Real World Solutions Tailored To Your Needs

Can a deceased’s loved ones get you removed as executor?

On Behalf of | Jun 26, 2024 | Estate Planning |

If you were chosen by a loved one, friend or colleague to be the executor (known as the “personal representative” under California law) of their estate, they likely trusted you to be able to handle this responsibility and help carry out their final wishes for their assets. 

Maybe those heirs are suggesting that you’re not up to the job or that you won’t be fair to everyone. Maybe they’re outright threatening to have you removed. This can make an already difficult and stressful job even harder to do.

What does California law say?

It may help to understand that California probate law allows court removal of a personal representative only if they aren’t legally qualified for the position (for example, if they’re under 18 or not a U.S. resident) or if they’re guilty of specific types of wrongdoing that affect the estate’s assets and the administration of the estate. 

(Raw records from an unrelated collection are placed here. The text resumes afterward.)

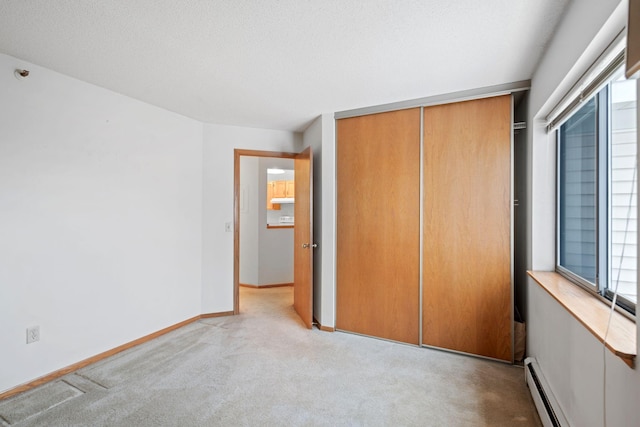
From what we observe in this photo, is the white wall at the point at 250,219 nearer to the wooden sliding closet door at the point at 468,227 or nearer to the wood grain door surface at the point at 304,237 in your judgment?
the wood grain door surface at the point at 304,237

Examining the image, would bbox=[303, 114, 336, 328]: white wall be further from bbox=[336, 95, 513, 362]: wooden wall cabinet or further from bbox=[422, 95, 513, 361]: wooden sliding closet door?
bbox=[422, 95, 513, 361]: wooden sliding closet door

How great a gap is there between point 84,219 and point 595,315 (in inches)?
133

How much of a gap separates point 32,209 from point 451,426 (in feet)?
10.3

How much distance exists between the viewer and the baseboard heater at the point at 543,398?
160 cm

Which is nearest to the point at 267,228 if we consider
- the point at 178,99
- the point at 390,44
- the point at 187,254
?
the point at 187,254

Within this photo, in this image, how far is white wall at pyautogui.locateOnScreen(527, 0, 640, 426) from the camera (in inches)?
44.2

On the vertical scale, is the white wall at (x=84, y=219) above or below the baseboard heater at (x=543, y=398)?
above

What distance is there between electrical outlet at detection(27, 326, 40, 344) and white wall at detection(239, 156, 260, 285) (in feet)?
10.1

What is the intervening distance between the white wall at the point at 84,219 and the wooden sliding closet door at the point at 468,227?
262cm

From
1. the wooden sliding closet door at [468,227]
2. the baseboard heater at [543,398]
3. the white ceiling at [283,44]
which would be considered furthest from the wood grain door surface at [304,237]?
the baseboard heater at [543,398]

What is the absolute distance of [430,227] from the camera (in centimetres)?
280

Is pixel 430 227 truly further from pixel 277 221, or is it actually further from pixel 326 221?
pixel 277 221

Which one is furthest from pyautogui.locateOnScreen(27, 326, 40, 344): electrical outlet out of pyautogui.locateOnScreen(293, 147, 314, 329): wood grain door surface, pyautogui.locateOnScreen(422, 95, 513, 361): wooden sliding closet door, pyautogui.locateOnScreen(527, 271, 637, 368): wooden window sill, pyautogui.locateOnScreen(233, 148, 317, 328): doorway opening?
pyautogui.locateOnScreen(527, 271, 637, 368): wooden window sill

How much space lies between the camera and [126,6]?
1589mm
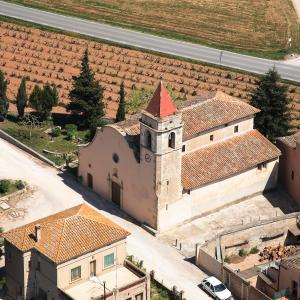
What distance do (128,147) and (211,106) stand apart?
10255 millimetres

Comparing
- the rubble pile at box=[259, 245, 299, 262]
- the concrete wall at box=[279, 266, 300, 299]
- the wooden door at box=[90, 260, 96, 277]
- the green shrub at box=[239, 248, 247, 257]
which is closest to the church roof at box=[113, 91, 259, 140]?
the green shrub at box=[239, 248, 247, 257]

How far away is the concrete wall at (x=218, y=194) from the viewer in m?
87.0

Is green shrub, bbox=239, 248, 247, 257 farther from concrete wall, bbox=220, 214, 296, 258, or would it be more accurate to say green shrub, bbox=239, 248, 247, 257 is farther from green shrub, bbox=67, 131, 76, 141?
green shrub, bbox=67, 131, 76, 141

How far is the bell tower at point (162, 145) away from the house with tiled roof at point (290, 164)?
43.4ft

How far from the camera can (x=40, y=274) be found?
247 feet

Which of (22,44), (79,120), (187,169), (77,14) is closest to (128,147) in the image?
(187,169)

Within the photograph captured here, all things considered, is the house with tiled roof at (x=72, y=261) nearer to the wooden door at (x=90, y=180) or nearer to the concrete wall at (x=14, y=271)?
the concrete wall at (x=14, y=271)

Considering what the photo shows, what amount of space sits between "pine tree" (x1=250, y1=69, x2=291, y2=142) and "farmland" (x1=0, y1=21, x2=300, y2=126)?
13.5 metres

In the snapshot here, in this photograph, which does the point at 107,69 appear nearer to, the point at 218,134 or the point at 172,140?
the point at 218,134

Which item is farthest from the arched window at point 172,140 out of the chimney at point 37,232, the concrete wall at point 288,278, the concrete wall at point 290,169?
the chimney at point 37,232

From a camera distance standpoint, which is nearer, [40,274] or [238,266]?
[40,274]

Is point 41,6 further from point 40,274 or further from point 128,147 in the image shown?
point 40,274

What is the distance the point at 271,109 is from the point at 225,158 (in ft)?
37.3

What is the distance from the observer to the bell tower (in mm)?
83062
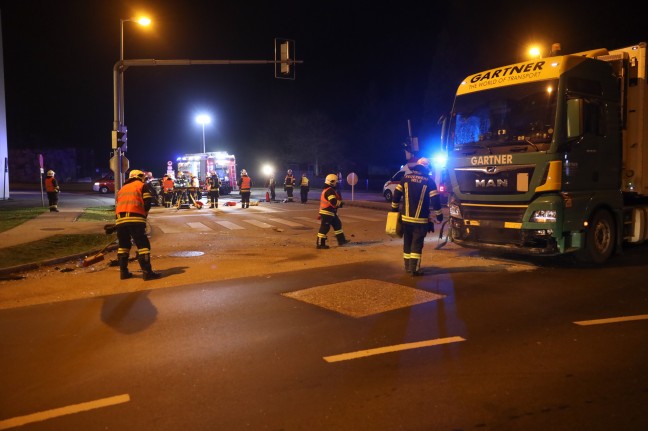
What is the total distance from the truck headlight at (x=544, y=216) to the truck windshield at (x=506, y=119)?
105 centimetres

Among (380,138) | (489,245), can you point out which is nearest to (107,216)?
(489,245)

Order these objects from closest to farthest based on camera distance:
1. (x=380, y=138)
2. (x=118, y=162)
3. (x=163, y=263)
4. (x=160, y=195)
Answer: (x=163, y=263) < (x=118, y=162) < (x=160, y=195) < (x=380, y=138)

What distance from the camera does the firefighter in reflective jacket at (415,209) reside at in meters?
9.09

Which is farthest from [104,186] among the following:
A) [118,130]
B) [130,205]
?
[130,205]

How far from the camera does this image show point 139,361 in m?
5.22

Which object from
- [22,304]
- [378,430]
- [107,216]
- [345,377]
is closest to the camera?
[378,430]

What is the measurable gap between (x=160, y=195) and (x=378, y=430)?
26.1m

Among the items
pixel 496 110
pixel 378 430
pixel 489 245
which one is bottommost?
pixel 378 430

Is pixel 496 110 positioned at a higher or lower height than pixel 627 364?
higher

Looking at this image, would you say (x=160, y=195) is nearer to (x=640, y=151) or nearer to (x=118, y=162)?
(x=118, y=162)

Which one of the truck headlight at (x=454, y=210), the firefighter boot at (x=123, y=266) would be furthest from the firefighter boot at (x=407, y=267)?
the firefighter boot at (x=123, y=266)

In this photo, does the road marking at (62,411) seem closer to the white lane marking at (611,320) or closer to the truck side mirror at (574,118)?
the white lane marking at (611,320)

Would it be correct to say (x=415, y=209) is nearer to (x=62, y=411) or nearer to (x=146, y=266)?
(x=146, y=266)

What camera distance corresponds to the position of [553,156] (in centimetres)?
883
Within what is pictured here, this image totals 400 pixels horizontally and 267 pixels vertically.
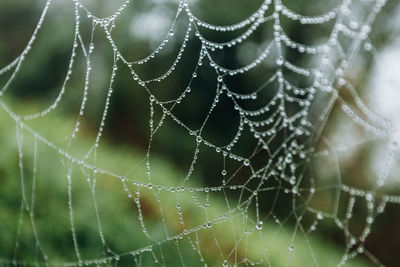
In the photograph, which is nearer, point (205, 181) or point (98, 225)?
point (98, 225)

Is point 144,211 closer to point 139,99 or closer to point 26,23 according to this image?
point 139,99

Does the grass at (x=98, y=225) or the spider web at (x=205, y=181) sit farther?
the grass at (x=98, y=225)

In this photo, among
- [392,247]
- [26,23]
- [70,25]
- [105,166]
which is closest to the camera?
[105,166]

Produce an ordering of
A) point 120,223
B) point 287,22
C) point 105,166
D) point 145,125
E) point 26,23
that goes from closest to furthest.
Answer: point 120,223 < point 105,166 < point 287,22 < point 145,125 < point 26,23

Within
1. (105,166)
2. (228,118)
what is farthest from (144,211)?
(228,118)

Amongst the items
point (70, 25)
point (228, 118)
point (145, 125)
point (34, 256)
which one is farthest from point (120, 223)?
point (70, 25)

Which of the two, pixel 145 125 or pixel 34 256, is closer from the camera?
pixel 34 256

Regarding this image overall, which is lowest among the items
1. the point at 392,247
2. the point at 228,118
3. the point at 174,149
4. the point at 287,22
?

Some examples under the law include the following:

  • They have “wasted, embezzled, mismanaged, or committed a fraud on the estate” or are “about to do so.”
  • They have “long neglected to perform any act as personal representative.”
  • It’s necessary to remove them for the “protection of the estate or interested persons.”

Note that there’s an exception if the appointed personal representative was a business partner of the deceased. In that case, the law allows removal if “an interested person objects to the appointment.” Typically, an interested party would be a beneficiary.

One way to help ensure that you’re handling your duties as personal representative effectively and in accordance with the law is to have experienced legal guidance. You may also want to seek help from financial, tax, real estate and other professionals as you carry out your responsibilities.